Latvala cauto sulle possibilità di titolo per Solberg
Solberg farà parte della line-up ufficiale di Toyota per il WRC 2026
Jari-Matti Latvala è convinto che Oliver Solberg abbia ormai tutte le carte in regola per vincere più gare nel World Rally Championship, ma ritiene che serva ancora una stagione completa prima di poter parlare concretamente di lotta per il titolo iridato.
Il campione WRC2 in carica si appresta a iniziare il suo primo anno a tempo pieno al volante della Toyota Gazoo Racing Rally1, con il debutto fissato tra due settimane al Rallye Monte-Carlo. La vittoria ottenuta a sorpresa al Rally Estonia lo scorso luglio, in una partecipazione estemporanea, ha inevitabilmente acceso il dibattito sulle sue reali ambizioni mondiali già nel 2026.
Latvala, intervenuto nel podcast SPIN – The Rally Pod, ha però invitato alla prudenza: “Oliver è cresciuto davvero bene e oggi si vede quanto sia diventato maturo. Probabilmente nel 2022 il salto in Rally1 era arrivato un po’ troppo presto, ma ora il momento è giusto. Ha già vinto in Estonia e sono sicuro che riuscirà a vincere altre gare quest’anno. La grande domanda è se possa diventare campione del mondo. Per me ha ancora bisogno di una stagione completa in Rally1. Questo è l’anno in cui deve fare ulteriore esperienza con la vettura, poi nel 2027 potrebbe essere pronto”.

All’interno del team Toyota, il riferimento per il titolo resta Elfyn Evans, reduce dal secondo posto nel Mondiale 2025, sfumato per appena quattro punti. Una situazione che Latvala osserva con attenzione, soprattutto sul piano mentale: “Elfyn è stato vicinissimo al titolo molte volte e ha tutto per vincerlo. L’unica mia preoccupazione è che arrivare così vicino tante volte possa intaccare la motivazione. Quando sei sempre lì e non riesci a chiudere, qualcosa dentro può logorarti”.

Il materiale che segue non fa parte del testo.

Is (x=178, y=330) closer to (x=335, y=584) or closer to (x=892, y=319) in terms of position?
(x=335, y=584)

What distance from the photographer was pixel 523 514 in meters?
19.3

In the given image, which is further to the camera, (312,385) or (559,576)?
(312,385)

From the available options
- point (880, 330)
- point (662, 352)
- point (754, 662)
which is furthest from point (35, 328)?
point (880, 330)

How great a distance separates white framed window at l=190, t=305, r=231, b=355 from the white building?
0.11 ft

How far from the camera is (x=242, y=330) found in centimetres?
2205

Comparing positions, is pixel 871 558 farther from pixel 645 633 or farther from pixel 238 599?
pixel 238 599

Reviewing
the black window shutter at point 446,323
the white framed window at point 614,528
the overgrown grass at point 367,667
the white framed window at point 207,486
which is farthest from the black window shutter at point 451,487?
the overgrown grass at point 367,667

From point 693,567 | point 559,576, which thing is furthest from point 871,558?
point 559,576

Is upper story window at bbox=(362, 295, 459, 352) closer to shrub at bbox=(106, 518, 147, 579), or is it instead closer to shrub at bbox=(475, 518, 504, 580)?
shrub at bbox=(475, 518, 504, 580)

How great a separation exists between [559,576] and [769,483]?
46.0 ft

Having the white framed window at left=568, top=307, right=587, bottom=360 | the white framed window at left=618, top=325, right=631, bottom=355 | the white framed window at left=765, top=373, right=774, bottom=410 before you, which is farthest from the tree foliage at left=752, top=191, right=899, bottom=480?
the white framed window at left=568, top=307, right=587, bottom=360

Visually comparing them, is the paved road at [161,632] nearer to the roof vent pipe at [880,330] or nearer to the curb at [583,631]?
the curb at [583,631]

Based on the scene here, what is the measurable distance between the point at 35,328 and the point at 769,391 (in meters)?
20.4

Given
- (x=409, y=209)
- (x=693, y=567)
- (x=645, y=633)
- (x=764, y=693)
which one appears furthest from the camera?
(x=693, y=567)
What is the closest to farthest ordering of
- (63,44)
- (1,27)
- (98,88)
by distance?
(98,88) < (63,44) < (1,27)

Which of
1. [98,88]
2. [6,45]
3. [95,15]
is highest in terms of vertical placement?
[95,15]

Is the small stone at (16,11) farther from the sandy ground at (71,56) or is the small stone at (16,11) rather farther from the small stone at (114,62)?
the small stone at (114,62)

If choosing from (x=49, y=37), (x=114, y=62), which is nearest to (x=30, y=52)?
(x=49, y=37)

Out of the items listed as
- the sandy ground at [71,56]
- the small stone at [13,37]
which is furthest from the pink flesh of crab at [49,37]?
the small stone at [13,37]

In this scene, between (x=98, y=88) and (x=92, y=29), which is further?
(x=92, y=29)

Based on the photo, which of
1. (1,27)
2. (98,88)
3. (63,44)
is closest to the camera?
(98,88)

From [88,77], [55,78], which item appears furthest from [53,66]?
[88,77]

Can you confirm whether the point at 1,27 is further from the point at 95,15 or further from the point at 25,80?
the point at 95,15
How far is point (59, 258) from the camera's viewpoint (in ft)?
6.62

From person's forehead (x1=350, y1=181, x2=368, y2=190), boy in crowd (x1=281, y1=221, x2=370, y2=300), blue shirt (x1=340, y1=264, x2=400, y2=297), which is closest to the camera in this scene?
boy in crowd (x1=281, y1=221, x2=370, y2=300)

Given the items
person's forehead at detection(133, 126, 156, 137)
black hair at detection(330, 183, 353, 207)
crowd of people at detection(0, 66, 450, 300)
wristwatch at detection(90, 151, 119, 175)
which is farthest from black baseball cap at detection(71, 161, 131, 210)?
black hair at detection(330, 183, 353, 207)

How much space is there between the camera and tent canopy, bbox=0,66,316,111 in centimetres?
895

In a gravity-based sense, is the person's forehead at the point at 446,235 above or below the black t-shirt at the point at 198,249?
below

Secondo il team principal finlandese, il gallese non deve rivoluzionare il proprio approccio: “Non ha bisogno di fare di più, basta forse una vittoria in più durante la stagione. L’anno scorso aveva un buon margine in primavera e magari ha scelto un approccio più prudente. In certi momenti, però, serve prendersi qualche rischio in più per portare a casa quei successi che poi fanno la differenza nella corsa al titolo”.

Inevitabile, infine, un passaggio su Sébastien Ogier, che nel 2025 ha strappato il titolo a Evans pur saltando tre appuntamenti. Latvala, che fu suo compagno di squadra ai tempi Volkswagen e oggi ne è il team principal, ne ha sottolineato la competitività fuori dal comune: “È la persona più competitiva che abbia mai incontrato. La sua passione per la vittoria è incredibile. Oggi è più rilassato rispetto al passato, anche grazie alla famiglia, ma quella fame di successo non è mai venuta meno”.
Uno scenario, quello di Toyota, che si apre così a una stagione di transizione ma anche di potenziale passaggio di consegne, con Solberg chiamato a crescere senza pressioni immediate, Evans a caccia dell’occasione giusta e Ogier ancora capace di fare la differenza quando scende in gara.